## SUSUN LATIHAN
Perbarui bagian teks tentang tragedi lumpur Lapindo antara "solarsedayu.wordpress.com" dan "hilangnya suatu peradaban.", termasuk keduanya. Tulis ulang bagian itu dengan mengganti setiap "korban" menjadi "warga terdampak".

Sabtu, 26 November 2011

Melawan Lupa Tragedi Lumpur Lapindo (1); Pemilik Modal Pasti Menang


solarsedayu.wordpress.com
Oleh: Bung Rafli*
Bangsa Indonesia adalah bangsa pelupa dan pemaaf.”
Idiom tersebut rasanya berlaku untuk kasus semburan lumpur panas di Porong Sidoarjo (lumpur Lapindo) yang terjadi lima tahun yang lalu. Tragedi yang telah melenyapkan beberapa desa dan menghapus peradaban yang dibangun masyarakat puluhan tahun lamanya menyisakan kepahitan dan kegetiran di benak para korban. Kenangan, memori, sejarah, dan cerita yang ada seakan-akan hilang tak berbekas dan tak pernah terjadi.
Beberapa hal tersebut tidak pernah menjadi pertimbangan dalam menyelesaikan kasus lumpur Lapindo, baik oleh pemerintah maupun aparat hukum. Semua diukur dari bukti-bukti hukum yang ada, kerugian, kerusakan dan bagaimana cara mengatasi kerugian agar tidak terjadi gejolak dari para korban. Uang menjadi alat pembungkam akan hilangnya suatu peradaban.

## CUPLIKAN DATA
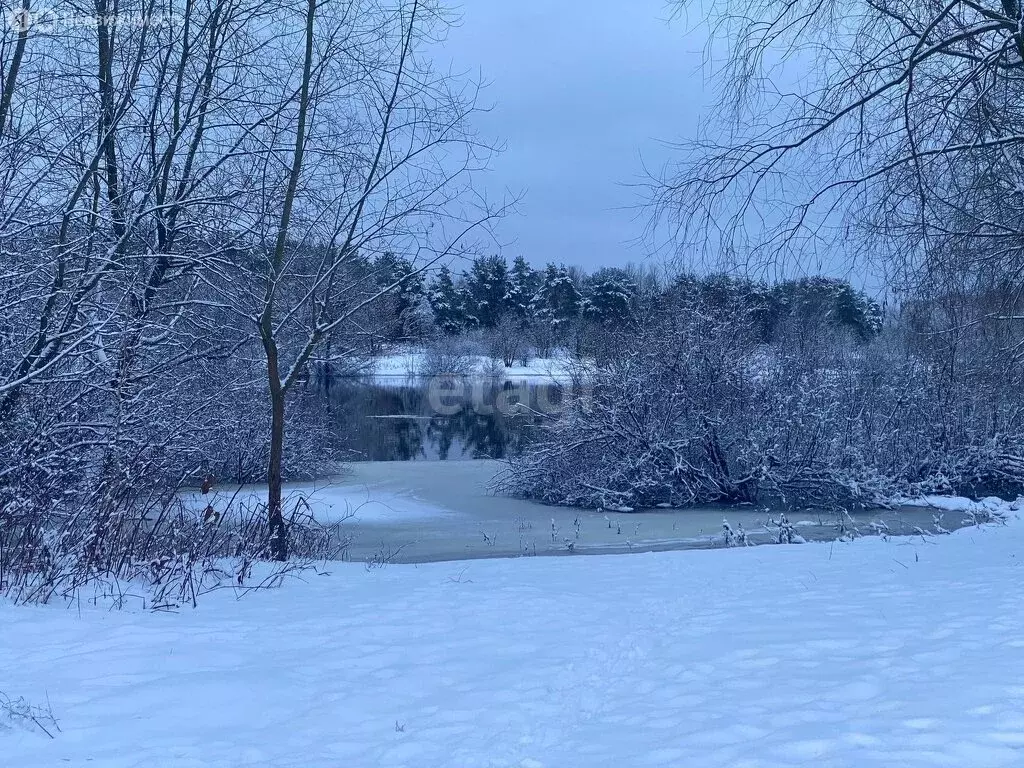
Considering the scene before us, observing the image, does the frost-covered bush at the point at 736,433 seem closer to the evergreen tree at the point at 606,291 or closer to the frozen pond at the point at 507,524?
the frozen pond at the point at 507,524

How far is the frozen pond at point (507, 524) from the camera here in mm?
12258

## HASIL LATIHAN
solarsedayu.wordpress.com
Oleh: Bung Rafli*
Bangsa Indonesia adalah bangsa pelupa dan pemaaf.”
Idiom tersebut rasanya berlaku untuk kasus semburan lumpur panas di Porong Sidoarjo (lumpur Lapindo) yang terjadi lima tahun yang lalu. Tragedi yang telah melenyapkan beberapa desa dan menghapus peradaban yang dibangun masyarakat puluhan tahun lamanya menyisakan kepahitan dan kegetiran di benak para warga terdampak. Kenangan, memori, sejarah, dan cerita yang ada seakan-akan hilang tak berbekas dan tak pernah terjadi.
Beberapa hal tersebut tidak pernah menjadi pertimbangan dalam menyelesaikan kasus lumpur Lapindo, baik oleh pemerintah maupun aparat hukum. Semua diukur dari bukti-bukti hukum yang ada, kerugian, kerusakan dan bagaimana cara mengatasi kerugian agar tidak terjadi gejolak dari para warga terdampak. Uang menjadi alat pembungkam akan hilangnya suatu peradaban.